What Trump has succeeded in doing is changing the way Washington talks about China. The idea that a more aggressive approach is needed has now attracted bipartisan support, for the most part, as lawmakers consider all aspects of the relationship with more scrutiny.
"The evolution of the US-China conflict after the election is likely to vary across a number of dimensions, including trade, technology, and the financial sector," wrote the JP Morgan analysts, who suspect that tensions will continue even if Biden wins the election.
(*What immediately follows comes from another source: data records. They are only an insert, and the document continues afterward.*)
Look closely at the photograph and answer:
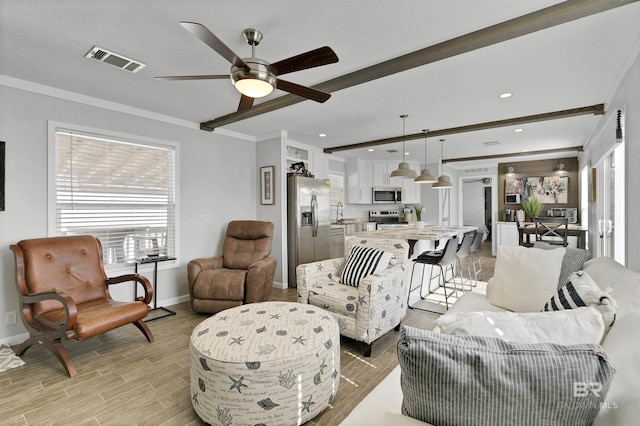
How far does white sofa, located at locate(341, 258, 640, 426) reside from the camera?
2.41 feet

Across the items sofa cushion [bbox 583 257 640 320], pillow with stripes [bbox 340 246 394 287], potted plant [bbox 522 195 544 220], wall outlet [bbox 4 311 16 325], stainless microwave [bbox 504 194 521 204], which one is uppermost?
stainless microwave [bbox 504 194 521 204]

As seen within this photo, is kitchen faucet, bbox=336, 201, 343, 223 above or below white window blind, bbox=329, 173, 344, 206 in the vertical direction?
below

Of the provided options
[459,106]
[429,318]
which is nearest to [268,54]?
[459,106]

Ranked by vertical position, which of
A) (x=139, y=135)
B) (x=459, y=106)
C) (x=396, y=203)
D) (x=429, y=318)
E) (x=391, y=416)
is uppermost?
(x=459, y=106)

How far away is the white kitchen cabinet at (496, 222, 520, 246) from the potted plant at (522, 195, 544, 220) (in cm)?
47

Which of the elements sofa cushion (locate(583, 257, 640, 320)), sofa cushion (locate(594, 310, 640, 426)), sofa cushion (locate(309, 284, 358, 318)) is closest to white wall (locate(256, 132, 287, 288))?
sofa cushion (locate(309, 284, 358, 318))

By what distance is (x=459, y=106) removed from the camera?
3.66 metres

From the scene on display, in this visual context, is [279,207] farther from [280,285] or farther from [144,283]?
[144,283]

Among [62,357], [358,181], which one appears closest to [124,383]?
[62,357]

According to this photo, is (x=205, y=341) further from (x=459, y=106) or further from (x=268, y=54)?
(x=459, y=106)

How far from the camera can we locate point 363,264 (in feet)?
9.96

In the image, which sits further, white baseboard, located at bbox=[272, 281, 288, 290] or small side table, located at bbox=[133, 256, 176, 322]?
white baseboard, located at bbox=[272, 281, 288, 290]

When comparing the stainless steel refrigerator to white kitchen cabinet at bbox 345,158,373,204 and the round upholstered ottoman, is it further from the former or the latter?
the round upholstered ottoman

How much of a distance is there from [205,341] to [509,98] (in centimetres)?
385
In that scenario, the analysts said they expect the relationship between Washington and Beijing to continue splintering as the two countries fight over 5G networks, quantum computing, artificial intelligence and biotechnology.
"In vying for dominance in these areas, the US and China have set about decoupling, reducing cooperation, restricting technology sharing, even shutting ... down trade in some cases," they wrote.
Reinsch of CSIS sees a similar future, adding that Trump and Biden would likely both be forced to pursue policies that encourage decoupling, albeit with their own style of governance.
"The reality is that the Chinese are not going to meet our demands, not because they're bad economics — they're not — but because they're bad politics," he said. "They would undermine the [Chinese Communist] Party's control, which is the last thing the CCP will ever agree to."
— Anneken Tappe contributed to this report.